++++ THE DATA
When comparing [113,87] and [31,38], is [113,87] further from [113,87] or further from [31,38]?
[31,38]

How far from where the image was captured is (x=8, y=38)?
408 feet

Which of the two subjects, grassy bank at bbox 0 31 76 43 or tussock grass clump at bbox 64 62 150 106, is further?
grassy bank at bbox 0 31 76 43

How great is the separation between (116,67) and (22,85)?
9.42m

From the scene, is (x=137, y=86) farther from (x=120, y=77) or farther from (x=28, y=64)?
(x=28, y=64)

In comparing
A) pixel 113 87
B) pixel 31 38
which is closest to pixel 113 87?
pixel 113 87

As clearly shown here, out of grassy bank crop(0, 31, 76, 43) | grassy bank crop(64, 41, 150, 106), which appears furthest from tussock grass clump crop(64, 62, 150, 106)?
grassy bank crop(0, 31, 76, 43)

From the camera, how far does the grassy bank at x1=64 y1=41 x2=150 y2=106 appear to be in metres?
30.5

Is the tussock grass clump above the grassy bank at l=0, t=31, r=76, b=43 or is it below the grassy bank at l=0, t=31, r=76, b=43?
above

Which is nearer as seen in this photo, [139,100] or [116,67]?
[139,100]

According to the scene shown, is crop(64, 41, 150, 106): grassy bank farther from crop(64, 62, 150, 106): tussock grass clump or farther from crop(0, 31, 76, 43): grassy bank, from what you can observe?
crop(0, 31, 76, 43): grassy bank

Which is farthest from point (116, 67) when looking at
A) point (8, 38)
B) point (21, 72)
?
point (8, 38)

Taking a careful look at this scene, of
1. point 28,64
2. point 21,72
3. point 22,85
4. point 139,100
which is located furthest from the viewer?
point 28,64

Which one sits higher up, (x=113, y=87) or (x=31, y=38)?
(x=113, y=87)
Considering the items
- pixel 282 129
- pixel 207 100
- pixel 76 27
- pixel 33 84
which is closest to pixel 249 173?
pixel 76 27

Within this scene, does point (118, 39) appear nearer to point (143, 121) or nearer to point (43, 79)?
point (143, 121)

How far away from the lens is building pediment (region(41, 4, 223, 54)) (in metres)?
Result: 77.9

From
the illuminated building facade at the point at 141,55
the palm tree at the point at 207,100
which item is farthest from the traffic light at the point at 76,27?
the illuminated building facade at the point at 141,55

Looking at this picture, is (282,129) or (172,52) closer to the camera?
++++++++
TASK STATEMENT:
Please restate the whole listing word for word.

SOLUTION TO THE EXERCISE:
When comparing [113,87] and [31,38], is [113,87] further from [113,87] or further from [31,38]?
[31,38]

How far from where the image was captured is (x=8, y=38)?
408 feet

Which of the two subjects, grassy bank at bbox 0 31 76 43 or tussock grass clump at bbox 64 62 150 106, is further?
grassy bank at bbox 0 31 76 43

How great is the separation between (116,67) and (22,85)?
9.42m

From the scene, is (x=137, y=86) farther from (x=120, y=77) or farther from (x=28, y=64)?
(x=28, y=64)

In comparing
A) pixel 113 87
B) pixel 31 38
which is closest to pixel 113 87?
pixel 113 87

As clearly shown here, out of grassy bank crop(0, 31, 76, 43) | grassy bank crop(64, 41, 150, 106), which appears furthest from tussock grass clump crop(64, 62, 150, 106)?
grassy bank crop(0, 31, 76, 43)

From the camera, how far does the grassy bank at x1=64 y1=41 x2=150 y2=106 appear to be in metres?
30.5

Is the tussock grass clump above the grassy bank at l=0, t=31, r=76, b=43 or is it below the grassy bank at l=0, t=31, r=76, b=43?
above

Which is nearer as seen in this photo, [139,100] or [116,67]?
[139,100]

According to the scene shown, is crop(64, 41, 150, 106): grassy bank farther from crop(64, 62, 150, 106): tussock grass clump or farther from crop(0, 31, 76, 43): grassy bank, from what you can observe?
crop(0, 31, 76, 43): grassy bank

Which is farthest from point (116, 67) when looking at
A) point (8, 38)
B) point (21, 72)
?
point (8, 38)

Taking a careful look at this scene, of
1. point 28,64
2. point 21,72
3. point 22,85
4. point 139,100
which is located furthest from the viewer?
point 28,64

Which one sits higher up, (x=113, y=87) or (x=31, y=38)?
(x=113, y=87)
Considering the items
- pixel 282 129
- pixel 207 100
- pixel 76 27
- pixel 33 84
which is closest to pixel 249 173?
pixel 76 27

Within this scene, does point (118, 39) appear nearer to point (143, 121) or nearer to point (43, 79)?
point (143, 121)

How far away from the lens is building pediment (region(41, 4, 223, 54)) (in metres)?
Result: 77.9

From
the illuminated building facade at the point at 141,55
the palm tree at the point at 207,100
which item is farthest from the traffic light at the point at 76,27?
the illuminated building facade at the point at 141,55

Looking at this picture, is (282,129) or (172,52) closer to the camera?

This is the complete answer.